On Aug. 15, the SEC asked Hospira to provide details about the production capacity of its facility in Rocky Mount, N.C., which has operated at reduced levels since late 2011, after the FDA cited it for safety violations. Hospira executives have said the plant is operating at roughly 70 percent of capacity.
The agency also asked Hospira to summarize the remediation process for each FDA regulatory issue material to the company's business, a potentially burdensome requirement because Hospira is working to fix violations not only at Rocky Mount but at facilities in Austin, Texas; India; and Costa Rica.
“They are working through some pretty significant issues,” said Matthew Taylor, an analyst at New York-based Barclays Capital Inc.
Between 2010 and Sept. 13, Hospira was inspected more than 150 times by about 43 regulatory agencies, with no adverse findings noted in more than 70 of those inspections, the company told the SEC.
"The additional disclosure requested by the staff constitutes duplication and unnecessary information that is not required,” Thomas Werner, Hospira's chief financial officer, said in a Nov. 8 letter. “The company does not believe a detailed account of each issue uncovered during the remediation process promotes greater understanding.”
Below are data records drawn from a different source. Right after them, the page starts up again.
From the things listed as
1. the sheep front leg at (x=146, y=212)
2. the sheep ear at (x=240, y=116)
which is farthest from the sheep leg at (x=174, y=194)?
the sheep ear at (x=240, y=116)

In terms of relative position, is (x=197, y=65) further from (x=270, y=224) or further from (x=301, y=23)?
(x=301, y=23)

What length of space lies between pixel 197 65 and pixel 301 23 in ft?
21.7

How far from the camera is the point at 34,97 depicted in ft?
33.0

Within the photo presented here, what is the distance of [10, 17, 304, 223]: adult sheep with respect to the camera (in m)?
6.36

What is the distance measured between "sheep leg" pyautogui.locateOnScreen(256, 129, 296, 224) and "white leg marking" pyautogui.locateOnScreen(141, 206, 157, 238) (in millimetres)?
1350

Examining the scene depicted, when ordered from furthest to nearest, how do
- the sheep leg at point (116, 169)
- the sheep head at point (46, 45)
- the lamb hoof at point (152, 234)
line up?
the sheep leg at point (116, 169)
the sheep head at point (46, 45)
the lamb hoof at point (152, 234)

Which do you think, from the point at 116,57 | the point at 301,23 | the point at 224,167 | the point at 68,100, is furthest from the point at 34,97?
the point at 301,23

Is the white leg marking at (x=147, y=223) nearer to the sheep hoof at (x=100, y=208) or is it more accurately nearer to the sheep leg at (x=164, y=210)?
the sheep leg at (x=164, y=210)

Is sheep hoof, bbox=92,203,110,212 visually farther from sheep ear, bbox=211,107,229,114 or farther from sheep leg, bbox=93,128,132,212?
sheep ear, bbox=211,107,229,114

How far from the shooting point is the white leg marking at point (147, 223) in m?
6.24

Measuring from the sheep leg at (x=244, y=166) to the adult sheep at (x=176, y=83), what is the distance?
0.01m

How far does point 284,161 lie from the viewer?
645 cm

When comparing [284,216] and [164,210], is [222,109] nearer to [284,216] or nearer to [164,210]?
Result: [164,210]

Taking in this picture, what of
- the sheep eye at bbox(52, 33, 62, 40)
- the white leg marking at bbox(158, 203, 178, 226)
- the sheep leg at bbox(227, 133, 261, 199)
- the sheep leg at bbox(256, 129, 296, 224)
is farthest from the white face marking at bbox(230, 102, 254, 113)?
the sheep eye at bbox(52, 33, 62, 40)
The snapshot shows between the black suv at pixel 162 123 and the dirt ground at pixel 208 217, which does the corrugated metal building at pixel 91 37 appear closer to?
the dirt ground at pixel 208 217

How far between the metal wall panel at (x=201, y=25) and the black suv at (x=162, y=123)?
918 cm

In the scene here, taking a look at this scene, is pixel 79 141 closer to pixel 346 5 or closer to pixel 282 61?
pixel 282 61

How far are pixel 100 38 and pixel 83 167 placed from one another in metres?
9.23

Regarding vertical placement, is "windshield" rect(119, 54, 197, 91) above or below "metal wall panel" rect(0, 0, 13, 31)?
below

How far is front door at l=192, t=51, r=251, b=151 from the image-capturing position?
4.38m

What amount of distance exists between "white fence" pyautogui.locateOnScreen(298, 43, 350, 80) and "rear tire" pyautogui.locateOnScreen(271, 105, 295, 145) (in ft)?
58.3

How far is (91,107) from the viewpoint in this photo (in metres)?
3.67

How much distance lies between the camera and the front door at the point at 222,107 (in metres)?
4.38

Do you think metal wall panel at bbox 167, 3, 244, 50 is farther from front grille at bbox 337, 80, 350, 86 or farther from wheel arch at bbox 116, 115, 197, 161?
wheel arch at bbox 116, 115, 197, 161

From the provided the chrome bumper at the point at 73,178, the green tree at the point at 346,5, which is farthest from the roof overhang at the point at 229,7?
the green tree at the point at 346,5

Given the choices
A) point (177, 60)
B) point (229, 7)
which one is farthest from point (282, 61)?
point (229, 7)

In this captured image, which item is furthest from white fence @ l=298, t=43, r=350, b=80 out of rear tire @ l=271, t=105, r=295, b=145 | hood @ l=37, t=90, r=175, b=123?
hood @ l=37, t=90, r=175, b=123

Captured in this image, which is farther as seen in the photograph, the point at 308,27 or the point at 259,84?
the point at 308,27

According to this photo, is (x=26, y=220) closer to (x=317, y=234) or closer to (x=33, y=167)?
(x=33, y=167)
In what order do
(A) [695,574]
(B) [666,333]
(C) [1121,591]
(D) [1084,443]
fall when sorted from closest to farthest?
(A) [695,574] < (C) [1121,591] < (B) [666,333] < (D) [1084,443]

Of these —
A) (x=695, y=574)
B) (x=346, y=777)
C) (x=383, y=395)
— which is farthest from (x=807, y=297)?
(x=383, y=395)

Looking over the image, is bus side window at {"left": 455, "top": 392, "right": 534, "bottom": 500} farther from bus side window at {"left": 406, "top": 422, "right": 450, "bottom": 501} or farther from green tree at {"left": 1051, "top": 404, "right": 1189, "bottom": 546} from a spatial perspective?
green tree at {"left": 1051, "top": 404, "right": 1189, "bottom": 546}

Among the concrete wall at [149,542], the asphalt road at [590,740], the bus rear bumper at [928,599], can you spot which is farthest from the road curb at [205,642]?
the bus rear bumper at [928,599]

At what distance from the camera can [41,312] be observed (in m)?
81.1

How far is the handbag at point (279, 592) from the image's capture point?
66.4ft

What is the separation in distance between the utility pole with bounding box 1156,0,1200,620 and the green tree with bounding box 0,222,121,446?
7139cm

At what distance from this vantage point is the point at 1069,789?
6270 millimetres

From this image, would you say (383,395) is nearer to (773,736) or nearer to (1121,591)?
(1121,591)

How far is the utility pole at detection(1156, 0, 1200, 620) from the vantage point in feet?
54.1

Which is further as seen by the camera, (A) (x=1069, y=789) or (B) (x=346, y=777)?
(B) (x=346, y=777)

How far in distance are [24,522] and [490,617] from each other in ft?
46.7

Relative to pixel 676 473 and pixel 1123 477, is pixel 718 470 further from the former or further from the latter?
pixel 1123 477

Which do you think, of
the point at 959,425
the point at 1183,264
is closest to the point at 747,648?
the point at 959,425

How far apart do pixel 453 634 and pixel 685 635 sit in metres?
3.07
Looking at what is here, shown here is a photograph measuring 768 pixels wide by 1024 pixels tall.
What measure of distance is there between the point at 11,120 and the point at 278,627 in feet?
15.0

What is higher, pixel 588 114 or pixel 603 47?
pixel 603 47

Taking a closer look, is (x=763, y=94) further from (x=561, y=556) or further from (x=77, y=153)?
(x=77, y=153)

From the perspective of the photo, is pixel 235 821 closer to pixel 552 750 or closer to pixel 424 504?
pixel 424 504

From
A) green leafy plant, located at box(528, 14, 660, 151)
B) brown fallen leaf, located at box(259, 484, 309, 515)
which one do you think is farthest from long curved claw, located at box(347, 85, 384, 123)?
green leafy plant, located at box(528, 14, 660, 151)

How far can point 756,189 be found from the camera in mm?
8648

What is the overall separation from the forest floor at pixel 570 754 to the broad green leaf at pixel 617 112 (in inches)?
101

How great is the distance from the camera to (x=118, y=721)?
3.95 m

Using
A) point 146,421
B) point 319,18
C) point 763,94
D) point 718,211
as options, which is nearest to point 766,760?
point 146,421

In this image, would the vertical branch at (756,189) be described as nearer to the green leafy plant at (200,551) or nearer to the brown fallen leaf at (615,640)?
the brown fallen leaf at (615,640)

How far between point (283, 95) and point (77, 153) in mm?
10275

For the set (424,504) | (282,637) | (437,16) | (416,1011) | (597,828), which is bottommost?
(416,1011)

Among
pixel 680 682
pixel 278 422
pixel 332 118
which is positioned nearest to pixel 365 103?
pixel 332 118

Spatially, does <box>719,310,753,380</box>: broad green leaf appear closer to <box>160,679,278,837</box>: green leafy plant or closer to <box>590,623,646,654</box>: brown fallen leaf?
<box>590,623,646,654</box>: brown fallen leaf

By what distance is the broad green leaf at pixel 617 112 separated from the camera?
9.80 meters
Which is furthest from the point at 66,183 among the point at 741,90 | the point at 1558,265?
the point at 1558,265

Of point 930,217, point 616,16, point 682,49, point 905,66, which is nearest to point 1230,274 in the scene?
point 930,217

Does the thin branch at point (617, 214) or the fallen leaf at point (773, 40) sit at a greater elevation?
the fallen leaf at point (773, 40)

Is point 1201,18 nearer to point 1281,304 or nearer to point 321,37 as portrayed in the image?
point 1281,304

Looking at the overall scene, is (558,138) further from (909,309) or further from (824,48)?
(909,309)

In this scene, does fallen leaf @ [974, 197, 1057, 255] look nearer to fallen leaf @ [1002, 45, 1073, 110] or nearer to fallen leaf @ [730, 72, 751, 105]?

A Hospira spokesman said the publicly available documents “reflect our position, so we have no further comment.”
Fixing the problems has hurt Hospira's profitability, Mr. Ball acknowledged last week.
Hospira's gross margins are hovering in the mid-30s — 20 percentage points less than some peers — because of the higher costs necessary to fix safety problems and boost production in order to retain market share, he said Jan. 8 at the JPMorgan Healthcare Conference in San Francisco, according to a transcript.
“It's remediation and supply almost at any cost,” he said.
Mr. Ball also said he expects Rocky Mount to be reinspected in the first half of 2013 and is looking for the FDA to acknowledge the company has made “great progress,” the transcript said. He was guarded when asked if the FDA might require the company to sign a consent decree, which typically slows production by involving government officials in manufacturing decisions.
“It's always tough to tell with the agency,” he said, according to the transcript. “I feel like we're doing the right things and they feel like that we're moving in the right direction.”
Mr. Taylor added, “I think the real watershed or important event in the next six months is going to be reinspection of Rocky Mount by the FDA.”